- Instrucciones de la tarea
Copia sin cambiar nada el texto sobre quién es el dueño de las aguas, todo lo que va desde "30 de diciembre" hasta "sufrir) las sequías?".

- Fragmento citado
30 de diciembre de 1997

Entre lo público y lo privado, ¿quién es el dueño de las aguas?



¿Cómo se han ido conformando históricamente los vínculos jurídicos con las aguas? En el derecho vigente de cada país, ¿qué puede hacer el legislador para que el agua pueda ser aprovechada por todos? ¿Qué papel le corresponde al Estado? ¿Cuáles son los derechos que los particulares pueden tener sobre las aguas? ¿Qué puede hacer el derecho para que funcionen los mercados de derechos de aguas? En suma, ¿cómo es posible enfrentar el fenómeno natural de las aguas? ¿Ayudar a administrar las abundancias? ¡Ayudar a administrar (y sufrir) las sequías?

Los ríos no respetan siempre sus cauces principales: suelen dejar escurrir sus aguas fuera de ellos, y a veces con gran fuerza destruyen pacientes obras humanas. Del mismo modo, los principios jurídicos en materia de aguas han sido normalmente excepcionales respecto de las demás instituciones jurídicas. Las teorías generales no han podido aplicarse en derecho de aguas: ellas “se escurren” entre la liquidez de las mismas aguas. Los hombres  tenemos la pretensión de que la naturaleza se someta a nuestras exigencias, pero en materia de aguas ello no ha sido siempre posible. Cada vez que hemos creído tener a nuestro alcance la posibilidad de definir los principios jurídicos de las aguas, un nuevo hecho puede impedirlo: por ejemplo, una sequía. Entonces nos preguntamos, ¿la falta de agua, extingue también el derecho de las aguas? ¿Origina un nuevo derecho? ¿El derecho de la sequía?

Una Mirada Histórica

Para comenzar a buscar respuestas, una mirada histórica puede parecer útil. Desde la antigua Grecia podemos recoger algún principio, si observamos que Platón en su diálogo sobre las leyes (Nomoi 8, 844a) decía: “…el que quiera llevar aguas a su terreno la lleve derivándola de las corrientes de propiedad común, sin sangrar los manantiales de superficie de ningún particular: condúzcala por donde quiera salvo por domicilios privados, templos o enterramientos, y no haga otro daño que el indispensable de la conducción”. Así, Platón, en el ordenamiento ciudadano que proyecta, considera las aguas como “de propiedad común”, otorgando, a cualquier particular el derecho a derivarlas y canalizarlas, sin dañar bienes ajenos.

- Datos proporcionados
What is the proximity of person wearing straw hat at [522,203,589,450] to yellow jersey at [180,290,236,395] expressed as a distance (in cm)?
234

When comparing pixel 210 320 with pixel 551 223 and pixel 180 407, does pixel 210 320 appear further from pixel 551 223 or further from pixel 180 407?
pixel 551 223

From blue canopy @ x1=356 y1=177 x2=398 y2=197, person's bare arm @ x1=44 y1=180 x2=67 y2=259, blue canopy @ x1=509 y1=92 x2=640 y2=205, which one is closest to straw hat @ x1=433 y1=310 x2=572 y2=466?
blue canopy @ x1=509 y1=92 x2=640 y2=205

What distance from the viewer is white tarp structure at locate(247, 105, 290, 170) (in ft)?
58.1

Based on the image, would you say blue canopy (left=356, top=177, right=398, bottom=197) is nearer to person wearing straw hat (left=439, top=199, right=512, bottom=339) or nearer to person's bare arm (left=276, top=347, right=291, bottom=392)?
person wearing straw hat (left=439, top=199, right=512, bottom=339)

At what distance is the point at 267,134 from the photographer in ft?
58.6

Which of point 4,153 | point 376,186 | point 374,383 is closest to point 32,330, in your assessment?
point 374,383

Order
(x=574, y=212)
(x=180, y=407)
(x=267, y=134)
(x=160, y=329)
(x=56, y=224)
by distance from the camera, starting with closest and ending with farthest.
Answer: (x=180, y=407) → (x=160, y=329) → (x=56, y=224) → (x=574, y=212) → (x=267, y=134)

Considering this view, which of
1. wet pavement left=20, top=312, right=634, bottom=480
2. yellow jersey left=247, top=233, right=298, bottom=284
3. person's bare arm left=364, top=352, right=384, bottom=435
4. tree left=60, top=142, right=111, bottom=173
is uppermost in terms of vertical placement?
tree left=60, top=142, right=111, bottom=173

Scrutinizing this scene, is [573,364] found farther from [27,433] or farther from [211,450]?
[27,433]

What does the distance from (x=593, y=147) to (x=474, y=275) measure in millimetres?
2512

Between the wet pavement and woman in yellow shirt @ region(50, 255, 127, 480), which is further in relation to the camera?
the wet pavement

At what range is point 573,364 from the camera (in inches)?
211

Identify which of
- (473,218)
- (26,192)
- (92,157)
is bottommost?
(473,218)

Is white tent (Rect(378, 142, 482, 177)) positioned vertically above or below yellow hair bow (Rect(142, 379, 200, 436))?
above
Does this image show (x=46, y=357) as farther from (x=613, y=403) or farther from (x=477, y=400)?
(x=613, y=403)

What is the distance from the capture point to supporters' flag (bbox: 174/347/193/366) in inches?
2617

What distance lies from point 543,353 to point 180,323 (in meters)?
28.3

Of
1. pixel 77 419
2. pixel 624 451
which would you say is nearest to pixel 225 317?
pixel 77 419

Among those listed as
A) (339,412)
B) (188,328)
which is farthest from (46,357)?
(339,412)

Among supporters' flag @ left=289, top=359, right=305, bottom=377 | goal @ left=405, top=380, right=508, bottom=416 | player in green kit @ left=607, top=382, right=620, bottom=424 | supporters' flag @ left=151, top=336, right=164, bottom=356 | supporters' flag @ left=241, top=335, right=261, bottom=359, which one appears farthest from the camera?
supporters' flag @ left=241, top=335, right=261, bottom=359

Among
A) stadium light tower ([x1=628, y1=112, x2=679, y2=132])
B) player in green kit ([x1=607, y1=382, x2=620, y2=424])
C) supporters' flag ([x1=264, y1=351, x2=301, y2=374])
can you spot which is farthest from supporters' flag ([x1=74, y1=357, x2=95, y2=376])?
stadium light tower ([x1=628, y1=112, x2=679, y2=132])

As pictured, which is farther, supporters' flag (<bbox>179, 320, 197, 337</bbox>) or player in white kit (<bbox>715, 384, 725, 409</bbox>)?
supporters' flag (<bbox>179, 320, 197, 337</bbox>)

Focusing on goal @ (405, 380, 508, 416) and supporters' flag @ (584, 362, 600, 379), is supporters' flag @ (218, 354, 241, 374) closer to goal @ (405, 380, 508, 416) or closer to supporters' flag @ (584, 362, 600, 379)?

- Solución del ejercicio
30 de diciembre de 1997

Entre lo público y lo privado, ¿quién es el dueño de las aguas?



¿Cómo se han ido conformando históricamente los vínculos jurídicos con las aguas? En el derecho vigente de cada país, ¿qué puede hacer el legislador para que el agua pueda ser aprovechada por todos? ¿Qué papel le corresponde al Estado? ¿Cuáles son los derechos que los particulares pueden tener sobre las aguas? ¿Qué puede hacer el derecho para que funcionen los mercados de derechos de aguas? En suma, ¿cómo es posible enfrentar el fenómeno natural de las aguas? ¿Ayudar a administrar las abundancias? ¡Ayudar a administrar (y sufrir) las sequías?